Кадиш.com - страница 3



II

Второй день шивы даже тяжелее первого.

Ларри протягивает сестре оливковую ветвь: все утро напролет проводит среди посетителей в гостиной, на приличествующем случаю стуле – спину сломаешь.

Безропотно внимает светским разговорам и добрым пожеланиям; отвечает учтивым кивком даже на те взгляды, в которых печаль едва сквозит; не ропщет, когда его вовлекают в беседы; учтиво кивает даже при виде еле заметных скорбных морщин.

Выслушивает, один за другим, патологически глухие к его переживаниям рассказы про чужих покойных родителей, про жизни, оборванные на полуслове, и про затяжные агонии, про прощальные диалоги и про раскаяние тех, кто упустил возможность закрыть потухшие навек глаза.

Ларри одолевает соблазн сказать в ответ: «Спасибо за рассказ и ну его в жопу, вашего покойного папу».

А вместо этого он тоже усиленно хмурится, соболезнуя. Кого-то ласково похлопывает по колену, кого-то – по спине, а однажды, расчувствовавшись, так сжимает кого-то в объятиях, что с обоих сваливаются ермолки.

Всякий раз, когда Ларри смотрит на часы, кажется, что стрелки примерзли к циферблату – а может, вообще ползут назад. Беспощадные лучи теннессийского солнца пробиваются сквозь жалюзи, вонзаясь в Ларри, куда бы он ни оборачивался.

Занемевший, просидев на корточках так долго, насколько по силам человеку, Ларри распрямляется в полный рост и бредет, не обуваясь, в одних носках на раскаленный задний двор. К нему прикованы все взгляды: он нарушает правила.

Незадолго до того как приходит пора читать маарив, Ларри улучает еще один момент для тет-а-тета на кухне с сестрой. Идет прикрыть за ними дверь – и слышит из соседней комнаты отчетливый треск чьих-то коленок. Одна из синагогальных старушек поднимается с дивана, чтобы самоотверженно позаботиться о нем и Дине.

Ларри замирает, стискивая дверную ручку, и изо всех сил посылает старушке мысленный приказ: «Отвали, ах ты добросердечная старая перечница».

Под его взглядом женщина каменеет, начинает разглаживать складки на своей юбке, словно только ради этого и встала. А затем, медленно-медленно, снова присаживается.

Обернувшись к Дине, Ларри видит, что она страшно устала – не от приема посетителей, не от скорби, не от родительских обязанностей. Брат – вот кто ее измучил.

Он дожидается, пока ее лицо смягчится.

Не дождавшись, боясь упустить случай для беседы наедине, начинает сам.

– Над душой стоят, – говорит Ларри.

Дина театрально закатывает глаза – больше никак не может ответить.

– И это продлится еще пять дней, – говорит он. – Бесконечных дней.

– Знаешь, что такое бесконечность, Ларри? Знаешь, чего твоя сестра не выдержит до конца недели? И это намного, намного хуже!

Ларри призадумывается.

– Меня? – переспрашивает он.

– Верно. Вот чего я не могу вынести. И мой муж тоже. И… дети у меня золотые, но, чую, у них тоже очень скоро никакого терпения не хватит.

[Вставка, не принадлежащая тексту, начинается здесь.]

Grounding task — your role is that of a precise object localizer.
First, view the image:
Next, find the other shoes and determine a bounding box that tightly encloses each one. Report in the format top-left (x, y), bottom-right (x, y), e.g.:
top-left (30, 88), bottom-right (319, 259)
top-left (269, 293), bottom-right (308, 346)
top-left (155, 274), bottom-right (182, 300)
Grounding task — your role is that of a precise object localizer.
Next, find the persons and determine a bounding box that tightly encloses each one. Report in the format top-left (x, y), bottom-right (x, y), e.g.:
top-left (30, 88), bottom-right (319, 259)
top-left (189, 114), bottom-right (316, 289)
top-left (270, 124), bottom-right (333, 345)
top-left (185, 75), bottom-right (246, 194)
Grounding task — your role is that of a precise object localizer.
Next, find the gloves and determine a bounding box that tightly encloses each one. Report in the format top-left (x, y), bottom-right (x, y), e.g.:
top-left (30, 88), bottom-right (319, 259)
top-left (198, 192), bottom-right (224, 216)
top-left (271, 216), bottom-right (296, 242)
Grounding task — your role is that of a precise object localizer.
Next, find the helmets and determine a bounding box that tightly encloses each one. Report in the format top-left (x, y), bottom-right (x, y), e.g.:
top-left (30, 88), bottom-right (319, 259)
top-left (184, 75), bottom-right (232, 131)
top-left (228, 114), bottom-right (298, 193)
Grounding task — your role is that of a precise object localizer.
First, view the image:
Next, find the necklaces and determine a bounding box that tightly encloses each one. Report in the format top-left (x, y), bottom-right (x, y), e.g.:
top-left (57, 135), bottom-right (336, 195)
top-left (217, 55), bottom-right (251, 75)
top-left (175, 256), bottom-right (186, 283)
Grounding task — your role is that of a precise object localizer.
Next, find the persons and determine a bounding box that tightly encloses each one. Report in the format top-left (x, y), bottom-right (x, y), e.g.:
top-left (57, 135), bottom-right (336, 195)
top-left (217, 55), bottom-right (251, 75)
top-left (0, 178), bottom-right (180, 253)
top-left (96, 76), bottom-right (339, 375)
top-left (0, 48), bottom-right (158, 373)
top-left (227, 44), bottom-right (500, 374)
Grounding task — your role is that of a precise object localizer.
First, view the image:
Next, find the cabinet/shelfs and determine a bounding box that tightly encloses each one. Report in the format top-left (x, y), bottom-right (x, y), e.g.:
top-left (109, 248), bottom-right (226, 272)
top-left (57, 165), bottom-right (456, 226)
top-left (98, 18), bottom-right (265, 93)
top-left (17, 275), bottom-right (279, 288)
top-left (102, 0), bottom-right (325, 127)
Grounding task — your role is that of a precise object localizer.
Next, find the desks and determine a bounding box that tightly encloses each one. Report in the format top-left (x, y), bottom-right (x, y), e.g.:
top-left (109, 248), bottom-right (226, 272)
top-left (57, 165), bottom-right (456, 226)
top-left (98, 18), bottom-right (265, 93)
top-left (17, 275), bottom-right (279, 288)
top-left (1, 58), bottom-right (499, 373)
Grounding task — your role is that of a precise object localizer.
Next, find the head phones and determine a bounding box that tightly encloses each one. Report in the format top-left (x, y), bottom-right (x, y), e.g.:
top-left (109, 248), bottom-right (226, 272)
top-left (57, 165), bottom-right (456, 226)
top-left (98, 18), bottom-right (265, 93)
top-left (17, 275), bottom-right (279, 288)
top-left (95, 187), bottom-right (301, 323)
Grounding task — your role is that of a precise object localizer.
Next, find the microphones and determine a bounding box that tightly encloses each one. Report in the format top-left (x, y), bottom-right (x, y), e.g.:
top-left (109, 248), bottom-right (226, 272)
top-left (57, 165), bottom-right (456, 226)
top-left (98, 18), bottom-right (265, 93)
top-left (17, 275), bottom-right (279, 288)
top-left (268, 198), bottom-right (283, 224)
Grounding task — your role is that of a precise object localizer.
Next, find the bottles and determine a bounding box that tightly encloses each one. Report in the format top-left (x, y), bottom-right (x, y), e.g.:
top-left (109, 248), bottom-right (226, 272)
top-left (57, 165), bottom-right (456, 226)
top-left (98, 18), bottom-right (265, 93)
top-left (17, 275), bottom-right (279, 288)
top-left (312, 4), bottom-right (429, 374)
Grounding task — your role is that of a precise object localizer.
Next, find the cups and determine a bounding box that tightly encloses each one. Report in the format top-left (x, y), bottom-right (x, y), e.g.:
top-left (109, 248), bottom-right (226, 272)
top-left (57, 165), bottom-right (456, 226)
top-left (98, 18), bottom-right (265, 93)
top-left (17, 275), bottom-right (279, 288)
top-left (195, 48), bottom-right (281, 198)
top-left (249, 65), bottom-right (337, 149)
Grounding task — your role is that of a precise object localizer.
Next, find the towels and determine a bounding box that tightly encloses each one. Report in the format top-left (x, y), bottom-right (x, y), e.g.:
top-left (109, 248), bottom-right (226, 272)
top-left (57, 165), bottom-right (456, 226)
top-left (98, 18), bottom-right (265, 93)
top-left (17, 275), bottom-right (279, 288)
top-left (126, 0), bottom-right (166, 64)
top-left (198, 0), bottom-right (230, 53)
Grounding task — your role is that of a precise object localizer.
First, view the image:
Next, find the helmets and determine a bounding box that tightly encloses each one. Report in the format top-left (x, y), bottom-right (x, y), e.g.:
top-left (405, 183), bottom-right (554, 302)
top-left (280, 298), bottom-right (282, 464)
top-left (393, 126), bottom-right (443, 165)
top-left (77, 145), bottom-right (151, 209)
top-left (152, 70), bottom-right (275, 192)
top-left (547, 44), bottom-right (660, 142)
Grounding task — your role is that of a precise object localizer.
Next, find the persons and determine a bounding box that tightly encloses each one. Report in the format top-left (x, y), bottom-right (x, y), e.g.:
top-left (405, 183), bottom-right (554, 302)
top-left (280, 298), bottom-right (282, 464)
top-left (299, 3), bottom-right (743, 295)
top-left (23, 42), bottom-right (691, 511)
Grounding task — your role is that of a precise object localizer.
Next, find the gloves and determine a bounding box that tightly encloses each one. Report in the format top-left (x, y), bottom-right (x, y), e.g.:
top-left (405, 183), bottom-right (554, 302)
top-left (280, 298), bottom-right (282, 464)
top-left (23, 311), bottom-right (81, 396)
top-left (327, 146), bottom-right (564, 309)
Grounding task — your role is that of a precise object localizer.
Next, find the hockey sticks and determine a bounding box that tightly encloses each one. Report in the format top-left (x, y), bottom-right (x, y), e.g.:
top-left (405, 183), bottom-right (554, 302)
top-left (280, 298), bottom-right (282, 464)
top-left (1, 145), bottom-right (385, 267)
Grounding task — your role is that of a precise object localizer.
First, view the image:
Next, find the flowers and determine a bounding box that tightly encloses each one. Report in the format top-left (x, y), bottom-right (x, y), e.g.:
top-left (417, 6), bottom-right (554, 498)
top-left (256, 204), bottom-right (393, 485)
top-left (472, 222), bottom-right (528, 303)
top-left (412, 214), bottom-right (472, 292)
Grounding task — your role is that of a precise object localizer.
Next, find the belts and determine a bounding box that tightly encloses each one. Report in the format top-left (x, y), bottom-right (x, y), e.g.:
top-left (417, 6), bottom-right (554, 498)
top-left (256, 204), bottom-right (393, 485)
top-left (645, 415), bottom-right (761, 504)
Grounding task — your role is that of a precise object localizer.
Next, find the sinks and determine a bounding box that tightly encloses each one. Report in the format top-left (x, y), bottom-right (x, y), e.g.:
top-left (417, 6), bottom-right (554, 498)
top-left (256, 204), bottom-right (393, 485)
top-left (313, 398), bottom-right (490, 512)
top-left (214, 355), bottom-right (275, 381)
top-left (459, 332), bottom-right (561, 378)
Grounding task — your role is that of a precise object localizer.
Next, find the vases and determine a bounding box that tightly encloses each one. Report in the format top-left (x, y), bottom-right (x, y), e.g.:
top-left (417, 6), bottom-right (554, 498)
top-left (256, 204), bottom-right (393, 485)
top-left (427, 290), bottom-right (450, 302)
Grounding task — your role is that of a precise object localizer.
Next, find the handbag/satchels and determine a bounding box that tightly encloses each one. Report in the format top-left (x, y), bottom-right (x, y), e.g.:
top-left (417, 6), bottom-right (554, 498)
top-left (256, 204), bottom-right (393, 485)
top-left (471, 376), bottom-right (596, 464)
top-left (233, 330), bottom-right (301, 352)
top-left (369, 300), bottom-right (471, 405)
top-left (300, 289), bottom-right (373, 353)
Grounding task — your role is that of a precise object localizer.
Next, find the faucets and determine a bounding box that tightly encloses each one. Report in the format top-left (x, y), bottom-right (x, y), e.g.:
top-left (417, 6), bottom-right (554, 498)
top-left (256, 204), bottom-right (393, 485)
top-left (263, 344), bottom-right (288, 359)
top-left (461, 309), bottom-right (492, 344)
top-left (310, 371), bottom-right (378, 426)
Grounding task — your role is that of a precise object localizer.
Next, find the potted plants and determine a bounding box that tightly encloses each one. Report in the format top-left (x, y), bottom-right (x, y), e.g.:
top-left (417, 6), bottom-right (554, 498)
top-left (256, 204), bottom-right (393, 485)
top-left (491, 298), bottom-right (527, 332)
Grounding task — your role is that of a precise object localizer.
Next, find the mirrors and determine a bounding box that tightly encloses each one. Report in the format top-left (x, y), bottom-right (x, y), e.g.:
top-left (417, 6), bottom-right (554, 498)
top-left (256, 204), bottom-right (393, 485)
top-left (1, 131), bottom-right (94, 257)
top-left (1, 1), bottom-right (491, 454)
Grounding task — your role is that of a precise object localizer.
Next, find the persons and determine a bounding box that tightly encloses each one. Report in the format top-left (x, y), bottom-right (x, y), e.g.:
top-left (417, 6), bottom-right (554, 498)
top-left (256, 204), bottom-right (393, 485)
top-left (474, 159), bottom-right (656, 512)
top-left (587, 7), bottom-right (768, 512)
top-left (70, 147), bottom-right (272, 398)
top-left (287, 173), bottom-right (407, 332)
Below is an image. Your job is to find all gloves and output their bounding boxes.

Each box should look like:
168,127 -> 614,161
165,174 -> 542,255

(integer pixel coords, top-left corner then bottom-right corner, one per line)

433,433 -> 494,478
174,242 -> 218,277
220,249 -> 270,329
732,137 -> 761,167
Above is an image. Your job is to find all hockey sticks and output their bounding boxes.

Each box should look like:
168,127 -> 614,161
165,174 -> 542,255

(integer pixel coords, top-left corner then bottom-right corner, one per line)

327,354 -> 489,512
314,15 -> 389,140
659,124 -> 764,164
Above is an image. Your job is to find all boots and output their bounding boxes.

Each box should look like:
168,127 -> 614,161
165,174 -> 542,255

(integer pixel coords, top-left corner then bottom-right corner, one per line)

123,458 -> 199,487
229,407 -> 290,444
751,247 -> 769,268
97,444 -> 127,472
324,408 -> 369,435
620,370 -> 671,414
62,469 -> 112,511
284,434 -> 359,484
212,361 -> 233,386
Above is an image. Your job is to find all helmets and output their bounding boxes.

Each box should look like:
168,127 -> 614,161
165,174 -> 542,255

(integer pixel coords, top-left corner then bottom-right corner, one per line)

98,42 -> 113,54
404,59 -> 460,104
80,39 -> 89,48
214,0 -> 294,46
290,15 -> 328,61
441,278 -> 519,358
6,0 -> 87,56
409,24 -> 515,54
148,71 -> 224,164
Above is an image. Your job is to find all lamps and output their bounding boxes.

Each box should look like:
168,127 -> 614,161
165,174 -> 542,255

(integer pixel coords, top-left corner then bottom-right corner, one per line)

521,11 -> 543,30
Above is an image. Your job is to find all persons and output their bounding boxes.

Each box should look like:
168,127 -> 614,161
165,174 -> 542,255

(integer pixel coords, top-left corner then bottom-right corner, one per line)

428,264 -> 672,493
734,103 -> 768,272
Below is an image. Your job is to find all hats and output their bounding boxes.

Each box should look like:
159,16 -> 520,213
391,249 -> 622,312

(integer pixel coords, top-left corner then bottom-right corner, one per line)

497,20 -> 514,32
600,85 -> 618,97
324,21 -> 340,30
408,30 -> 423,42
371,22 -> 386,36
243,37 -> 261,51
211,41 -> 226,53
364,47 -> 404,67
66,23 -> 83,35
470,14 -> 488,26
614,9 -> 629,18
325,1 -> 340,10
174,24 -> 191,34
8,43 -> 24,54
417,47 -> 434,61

Ларри начинает было отвечать, но сестра, грозя пальцем, заставляет его умолкнуть. Она еще не все сказала:

– Ларри, выслушай. Не могу же я постоянно напоминать тебе, что люди-то эти хорошие. Сил моих нет каждую минуту тебе втолковывать: в доброте нет ничего, кроме доброты. Если тебе хочется видеть неприязнь там, где только приязнь от чистого сердца…

– От чистого сердца? – говорит Ларри. – Не стану отрицать, в такое время эти люди подставляют плечо. Но всё ли тут, – говорит он, указывая куда-то за стену, на комнаты за пределами кухни, – и вправду идет от чистого сердца?